Owen took a slight step backward, giving off clear “I’m not with him” signals.
“Would you just listen to my ideas before we start arguing over who’s in charge?” Mac bellowed.
“I am very much interested in hearing your ideas,” Brad said.
“Okay, then,” Mac continued, “I think our priority has to be getting out of here, and the way to do that may be to take them by surprise. History’s full of uprisings where the prisoners attacked their captors.”
“And how many of them were successful?” I couldn’t help but mutter. I could tell from Owen’s face that he was thinking it, but he didn’t dare challenge the Council representative. When Brad gave me an appreciative look, I felt like a kindergartener who’d received a gold star for my drawing.

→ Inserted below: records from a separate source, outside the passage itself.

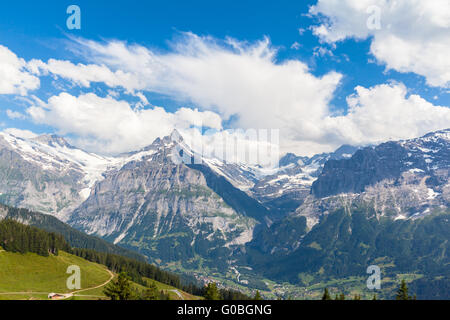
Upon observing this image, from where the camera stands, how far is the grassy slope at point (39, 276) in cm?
13038

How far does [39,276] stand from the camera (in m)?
148

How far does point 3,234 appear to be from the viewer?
166625mm

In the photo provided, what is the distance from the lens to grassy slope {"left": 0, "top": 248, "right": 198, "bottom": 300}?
130 m
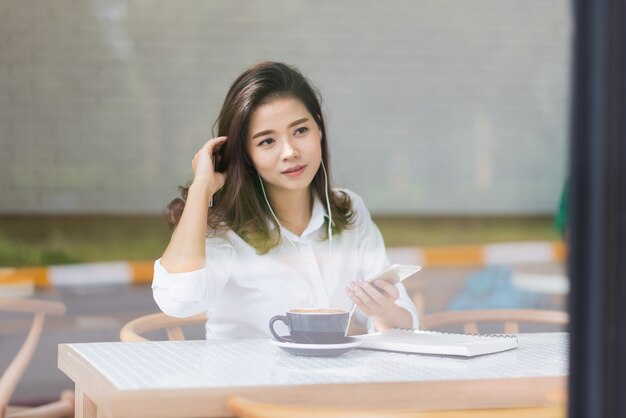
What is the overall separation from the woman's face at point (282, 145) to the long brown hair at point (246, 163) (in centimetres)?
1

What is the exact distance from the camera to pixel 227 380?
99cm

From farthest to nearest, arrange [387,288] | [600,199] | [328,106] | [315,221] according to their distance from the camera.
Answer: [328,106] < [315,221] < [387,288] < [600,199]

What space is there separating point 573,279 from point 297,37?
427 cm

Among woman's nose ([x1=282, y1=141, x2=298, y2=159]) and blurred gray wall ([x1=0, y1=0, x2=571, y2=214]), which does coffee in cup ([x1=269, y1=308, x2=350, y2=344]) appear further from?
blurred gray wall ([x1=0, y1=0, x2=571, y2=214])

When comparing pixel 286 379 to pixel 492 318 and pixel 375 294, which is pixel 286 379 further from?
pixel 492 318

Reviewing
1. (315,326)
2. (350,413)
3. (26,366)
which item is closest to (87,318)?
(26,366)

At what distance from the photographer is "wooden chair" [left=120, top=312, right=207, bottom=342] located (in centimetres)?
142

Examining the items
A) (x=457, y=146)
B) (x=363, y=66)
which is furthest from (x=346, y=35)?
(x=457, y=146)

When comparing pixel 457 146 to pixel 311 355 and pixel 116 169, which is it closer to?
pixel 116 169

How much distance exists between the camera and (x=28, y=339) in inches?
73.7

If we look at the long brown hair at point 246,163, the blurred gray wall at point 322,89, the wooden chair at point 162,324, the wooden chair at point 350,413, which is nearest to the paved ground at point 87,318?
the wooden chair at point 162,324

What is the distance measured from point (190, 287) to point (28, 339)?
575 millimetres

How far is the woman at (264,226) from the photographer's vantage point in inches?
57.8

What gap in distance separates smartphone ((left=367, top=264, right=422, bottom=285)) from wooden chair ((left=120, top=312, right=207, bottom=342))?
36 centimetres
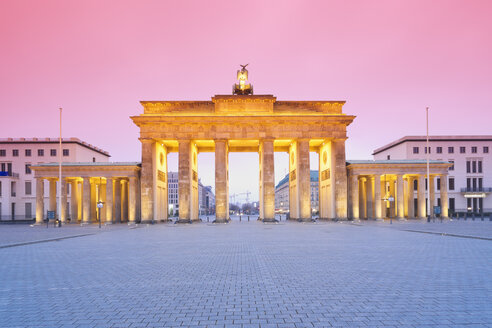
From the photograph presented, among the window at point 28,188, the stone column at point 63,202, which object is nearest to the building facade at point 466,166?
the stone column at point 63,202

“It sounds like a good way to get ourselves put back under the spell or to get put in a real prison that’s not as comfortable,” one of the other elves, a pixie-haired woman named Doris, said.
“What do you mean by ‘get’?” Earl asked.
“Not killing, not unless you have to. But immobilize them, certainly, lock them up.”
“They have magic. How can we bind them so they can’t just free themselves?” Earl asked. “We don’t have your fancy silver chains here—unless they left them with you when they brought you here.”
“Don’t you have any binding or memory spells?” Mac asked. “Do to them what they’ve done to us.”
“Have you considered any alternatives?” Brad asked.
I thought Owen would explode. I was pretty sure he was actually twitching. But if he couldn’t talk, I sure could. “We think we’ve discovered the portal they’re using to bring people here. At the very least, we’ve found a way out of the neighborhood that doesn’t loop back on itself.”
All of Brad’s attention turned to me, and I felt I might swoon. “Where is this?” he asked. He knelt and drew on the floor. A map of the prison neighborhood appeared, made of softly glowing lines. It looked like we hadn’t been the only ones surveying our surroundings.
I circled the map, orienting myself, then pointed to the far end. “There. It’s the park on what should be the boundary. If you go up the sidewalk or the street, you’ll loop back, but if you go through that gate, you wind up in a big, park-like space. We couldn’t go too far because a lot of the guards were there, having some kind of meeting.”
“Do you mean the elves wearing gray?” Brad asked.
I glanced at Owen to see if he would speak up, but he remained resolutely silent, even as his jaw clenched so tightly that I thought I could hear his teeth grinding. “Yes, those guards,” I said. “They come and go through that gate at around eight thirty at night, about eighteen to twenty at a time.” I gave Owen another glance and then plunged forward. “We thought maybe we could infiltrate that group and find out what’s on the other side.”
“Unfortunately, it would require illusion for us to look like elves,” Brad said.
“But you are elves,” I protested.
“We’ve tried, but we can’t seem to shed this disguise they’ve given us, perhaps because the spell works on everyone’s perception and is therefore beyond our control. Our elf illusion, were we to don one, would likely be more effective than that of a human’s, but it would be just as much an illusion.”